El monje no respondió. Kovrin le miró, pero no pudo ver su rostro. Sus formas se nublaron y desaparecieron; su cabeza y sus brazos se esfumaron; su cuerpo empezó a hacerse difuso, y llegó finalmente a confundirse con las sombras del crepúsculo.

—La alucinación se ha marchado —dijo riéndose Kovrin—. Es una verdadera lástima.

Volvió a la mansión, feliz y satisfecho.
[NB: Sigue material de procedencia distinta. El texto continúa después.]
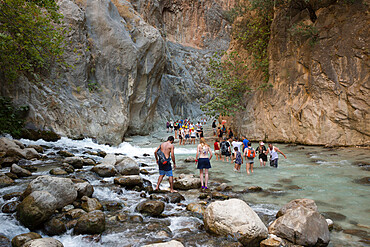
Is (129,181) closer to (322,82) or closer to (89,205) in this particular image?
(89,205)

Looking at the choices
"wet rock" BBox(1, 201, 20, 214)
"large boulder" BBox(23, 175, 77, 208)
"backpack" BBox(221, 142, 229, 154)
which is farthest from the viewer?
"backpack" BBox(221, 142, 229, 154)

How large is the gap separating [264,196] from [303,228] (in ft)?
9.71

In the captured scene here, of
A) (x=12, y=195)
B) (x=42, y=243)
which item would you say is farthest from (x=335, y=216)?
(x=12, y=195)

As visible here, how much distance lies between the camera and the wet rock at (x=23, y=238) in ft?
14.7

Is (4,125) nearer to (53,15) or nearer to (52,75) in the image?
(52,75)

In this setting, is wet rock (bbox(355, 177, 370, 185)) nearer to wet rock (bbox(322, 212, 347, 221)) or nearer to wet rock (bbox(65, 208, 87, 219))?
wet rock (bbox(322, 212, 347, 221))

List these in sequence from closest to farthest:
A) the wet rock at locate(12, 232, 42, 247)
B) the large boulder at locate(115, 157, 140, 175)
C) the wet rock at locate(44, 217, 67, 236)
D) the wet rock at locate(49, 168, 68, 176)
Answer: the wet rock at locate(12, 232, 42, 247) → the wet rock at locate(44, 217, 67, 236) → the wet rock at locate(49, 168, 68, 176) → the large boulder at locate(115, 157, 140, 175)

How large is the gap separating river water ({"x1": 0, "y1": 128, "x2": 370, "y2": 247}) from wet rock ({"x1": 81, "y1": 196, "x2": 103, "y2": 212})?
1.36ft

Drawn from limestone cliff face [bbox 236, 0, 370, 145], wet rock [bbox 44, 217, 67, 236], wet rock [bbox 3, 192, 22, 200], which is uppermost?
limestone cliff face [bbox 236, 0, 370, 145]

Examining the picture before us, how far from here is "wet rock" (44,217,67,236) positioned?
16.9 ft

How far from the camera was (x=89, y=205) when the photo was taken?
6.40 m

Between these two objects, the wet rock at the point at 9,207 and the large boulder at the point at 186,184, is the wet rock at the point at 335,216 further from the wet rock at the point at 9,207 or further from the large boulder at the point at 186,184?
the wet rock at the point at 9,207

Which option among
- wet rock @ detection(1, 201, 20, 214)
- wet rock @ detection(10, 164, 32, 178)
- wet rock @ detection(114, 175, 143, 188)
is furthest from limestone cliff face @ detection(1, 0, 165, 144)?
wet rock @ detection(1, 201, 20, 214)

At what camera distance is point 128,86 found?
2319 cm
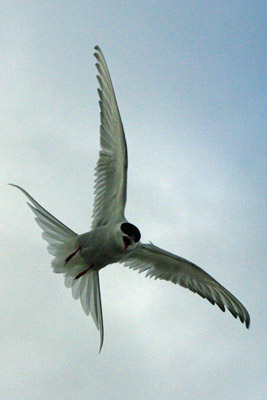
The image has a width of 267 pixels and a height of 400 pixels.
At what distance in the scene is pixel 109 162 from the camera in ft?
32.8

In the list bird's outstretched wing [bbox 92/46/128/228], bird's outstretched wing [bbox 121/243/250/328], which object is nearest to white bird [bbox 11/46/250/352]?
bird's outstretched wing [bbox 92/46/128/228]

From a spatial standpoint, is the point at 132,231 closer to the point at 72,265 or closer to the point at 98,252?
the point at 98,252

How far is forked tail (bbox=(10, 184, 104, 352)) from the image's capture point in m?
9.93

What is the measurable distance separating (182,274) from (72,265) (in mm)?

Lo que le había dicho el Monje Negro no sólo había halagado su amor propio, sino su espíritu, y todo su ser. ¡Qué ideal más glorioso era ser el elegido, ser ministro de la verdad eterna, poder formar en las filas de aquellos que se apresuraron durante cientos de años en entrar en el reino de Cristo, de aquellos que se sacrificaron para que la Humanidad fuese mejor, y se viera libre de pecado y de sufrimientos, el consagrarlo todo a un ideal, juventud, fuerza, salud, morir por el bienestar de todos! Y cuando le vino a la mente su pasado, una vida casta y pura, consagrada completamente al trabajo, recordó todo lo que había aprendido y lo que había enseñado y, al final tuvo que admitir que lo que le había dicho el Monje Negro no era más que la pura verdad. No, el monje aquél no había exagerado nada.